Coronary artery disease (CAD) remains one of the leading causes of mortality and morbidity worldwide. As oxygen and nutrient supply to the myocardium significantly decrease during ischemic periods, important changes occur regarding myocardial intermediary energy metabolism. Metabolomics is an emerging field in systems biology, which quantifies metabolic changes in response to disease progression. This study aims to evaluate the diagnostic utility of plasma metabolomics-based biomarkers for determining the complexity and severity of CAD, as it is assessed via the SYNTAX score.

Methods

Corlipid is a prospective, non-interventional cohort trial empowered to enroll 1065 patients with no previous coronary intervention history, who undergo coronary angiography in University Hospital AHEPA, Thessaloniki. Venous blood samples are collected before coronary angiography. State-of the-art analytical methods are performed to calculate the serum levels of novel biomarkers: ceramides, acyl-carnitines, fatty acids, and proteins such as galectin-3, adiponectin, and the ratio of apolipoprotein B/apolipoprotein A1. Furthermore, all patients will be categorized based on the indication for coronary angiography (acute coronary syndrome, chronic coronary syndrome, preoperative coronary angiography) and on the severity of CAD using the SYNTAX score. Follow-up of 12 months after enrollment will be performed to record the occurrence of major adverse cardiovascular events. A risk prediction algorithm will be developed by combining clinical characteristics with established and novel biomarkers to identify patients at high risk for complex CAD based on their metabolite signatures.

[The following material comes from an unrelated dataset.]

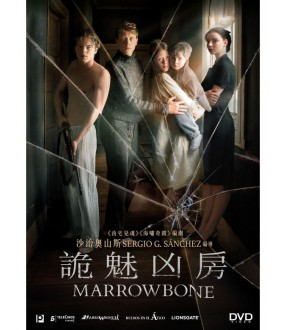 Marrowbone (DVD)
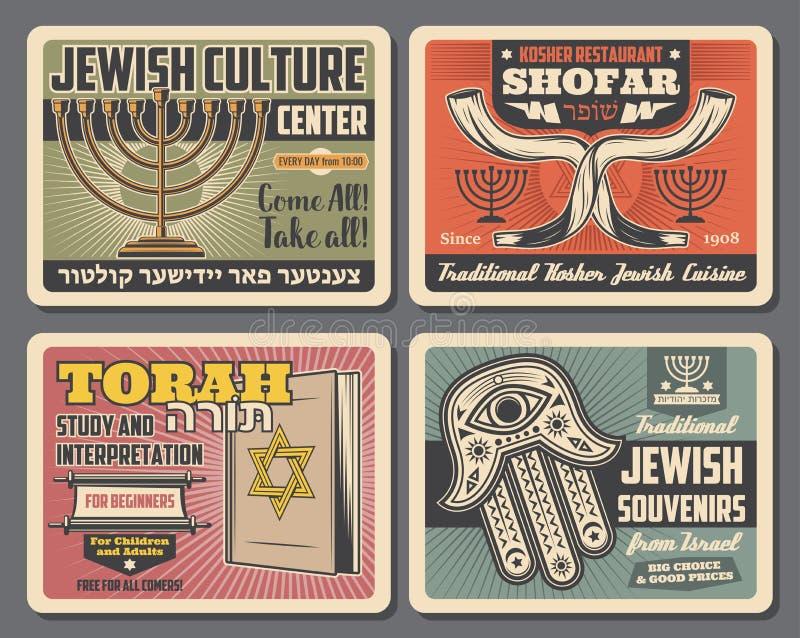 Jewish symbols of judaism religion and culture. Judaism religion, jewish cuisine and culture traditional symbols. Israel torah scroll, Star of David and hebrew vector illustration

The first patient was enrolled in July 2019 and completion of enrollment is expected until May 2021.

Discussion

CorLipid is an ongoing trial aiming to investigate the correlation between metabolic profile and complexity of coronary artery disease in a cohort of patients undergoing coronary angiography with the potential to suggest a decision-making tool with high discriminative power for patients with CAD. To our knowledge, Corlipid is the first study aspiring to create an integrative metabolomic biomarkers-based algorithm by combining metabolites from multiple classes, involved in a wide range of pathways with well-established biochemical markers.

Trial registration CorLipid trial registration: ClinicalTrials.gov number: NCT04580173. Registered 8 October 2020—Retrospectively registered, https://clinicaltrials.gov/ct2/show/NCT04580173.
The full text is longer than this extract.